Other studies investigating this potential relationship found that patients receiving intravenous IGRT reported lower quality of life scores than those receiving subcutaneous replacement therapy [22].

Health professional–defined variables, such as the ECOG performance grade and the patient’s level of dependence, showed a negative correlation with HRQOL and fatigue. These findings support the idea that professional assessment is consistent with that of patients and caregivers and they promote an active role for healthcare professionals in detecting patients with a potential for complications that could affect quality of life and psychological status.

Although sample size is usually a limitation in the study of rare diseases, we managed to recruit a larger sample than the average included in other studies [7, 12, 14, 16]. Nonetheless, a multicenter study with a larger number of patients would be needed to identify variables with the greatest impact on quality of life and fatigue in each specific PID diagnosis and would allow a more strict severity assessment thanks to greater clinical homogeneity between patients as well as multivariate analysis to establish the exact role of each variable in HRQOL and fatigue scores. Furthermore, it would be of interest to include healthy controls or patients with other chronic conditions in future studies to better define the impact of PID on HRQOL and fatigue. Another limitation of the study is that the participants were part of a psychological support program in addition to their standard medical care at our center. Therefore, the study population may be biased as patients with a more complex condition are more likely to be included in these specialized programs. However, our HRQOL results were very similar to those obtained in other studies, which could indicate that the weight of this selection bias was limited.

As already mentioned in the recently published meta-analysis by Peshko et al., there is an urgent need to develop PID-specific instruments and rigorously evaluating existing measures because no disease-specific instruments are available for children (proxy- or self-report) [18].
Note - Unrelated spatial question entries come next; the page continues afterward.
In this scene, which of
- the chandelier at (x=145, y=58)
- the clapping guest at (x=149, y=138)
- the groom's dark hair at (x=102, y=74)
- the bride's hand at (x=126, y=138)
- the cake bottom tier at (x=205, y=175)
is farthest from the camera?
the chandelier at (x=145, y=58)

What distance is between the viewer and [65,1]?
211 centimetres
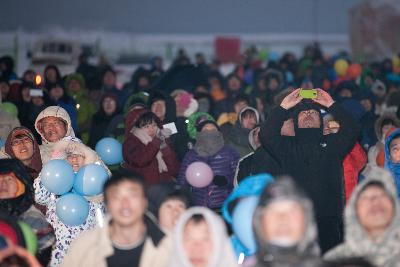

To conclude, the results of this study support the value of assessing HRQOL and fatigue parameters in PID patients to identify areas in which the standard of care should be improved. The data obtained here, which provide information on the patients’ physical, emotional, and social functioning, can be analyzed in relation to the interventional model, methods, and allocation of resources currently provided by our unit. Furthermore, these findings can be used as a basis to assess the efficacy of future interventions aimed at improving our PID patients’ quality of life.